InputDataFileName="out.csv"
InputDataFileName

training = 70      # Defining Training Percentage; Testing = 100 - Training

#--------------------------------------------------------------
# Step 3: Data Loading
#--------------------------------------------------------------
cat("\nStep 3: Data Loading")
dataset <- read.csv(InputDataFileName)      # Read the datafile
dataset <- dataset[sample(nrow(dataset)),]  # Shuffle the data row wise.

#result <- cfs(Features ~ ., dataset)

head(dataset)   # Show Top 6 records
nrow(dataset)   # Show number of records
names(dataset)  # Show fields names or columns names

#--------------------------------------------------------------
# Step 4: Count total number of observations/rows.
#--------------------------------------------------------------
cat("\nStep 4: Counting dataset")
totalDataset <- nrow(dataset)
totalDataset

nums <- sapply(dataset, is.numeric)
dataset<-dataset[ ,nums]

#--------------------------------------------------------------
# Step 5: Choose Target variable
#--------------------------------------------------------------
cat("\nStep 5: Choose Target Variable")
target  <- names(dataset)[1]   # i.e. RMSD
target

#data(dataset)

result <- cfs(Activity ~ ., dataset)

In the above code, I have used the last line for feature selection using FSelector.

I am getting the following error after executing last line:

Error in if (sd(vec1) == 0 || sd(vec2) == 0) return(0) :
missing value where TRUE/FALSE needed

out.csv https://drive.google.com/open?id=0B3UWvP6zFBQnN3JiamloOWl3T28

  • You need to include data before and after the python cleaning so that it is possible to give you a meaningful answer! – sconfluentus Jul 27 '17 at 19:31
  • no actually i dont want any na values in my dataset so first i deleted them from python.After that i found that their are some columns which does not numeric values(which are required when you are using RandomForest) so i deleted them.But then also i am given above written ERROR – Mohit Khandelwal Jul 27 '17 at 19:39
  • I am saying you need to show us data, not just code, if you want help with the error.

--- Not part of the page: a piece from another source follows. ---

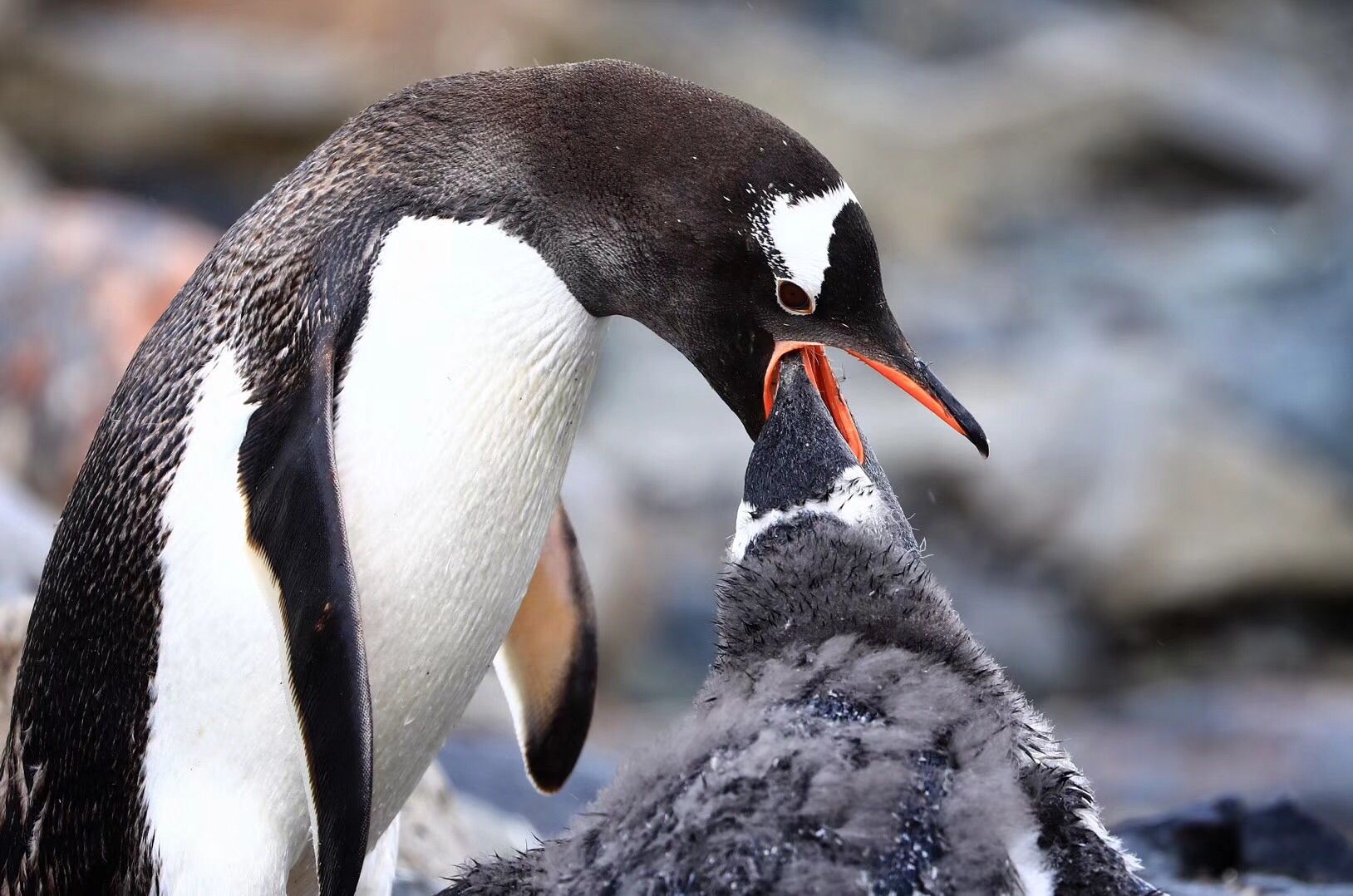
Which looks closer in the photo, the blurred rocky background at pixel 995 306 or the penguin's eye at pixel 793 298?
the penguin's eye at pixel 793 298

Likely the problem is that you are serving your function data it cannot digest. – sconfluentus Jul 27 '17 at 19:41
  • https://drive.google.com/open?id=0B3UWvP6zFBQnN3JiamloOWl3T28 this is my out.csv – Mohit Khandelwal Jul 27 '17 at 19:52
  • Convert the target to a factor: `dataset$Activity = factor(dataset$Activity)` – Lars Kotthoff Jul 27 '17 at 22:01
  • @Lars i did this but after executing this line(result <- cfs(Activity ~ ., dataset)) i didnt get any output and this is executing for indefinite time. – Mohit Khandelwal Jul 28 '17 at 03:42
  • Well you do have a very large data set, so it'll take some time. – Lars Kotthoff Jul 28 '17 at 03:46
  • @Lars Its been 3 hours since its running but their is no output – Mohit Khandelwal Jul 28 '17 at 06:17
  • It looked like a categorical variable to me, so I converted it. In principle it should work as a continuous variable as well, not sure why it didn't here. – Lars Kotthoff Jul 28 '17 at 17:31

1 Answers1

1

Before last line

(result <- cfs(Activity ~ ., dataset)) 

use

dataset$Activity = factor(dataset$Activity)

It will take some time to execute because we have a very large dataset.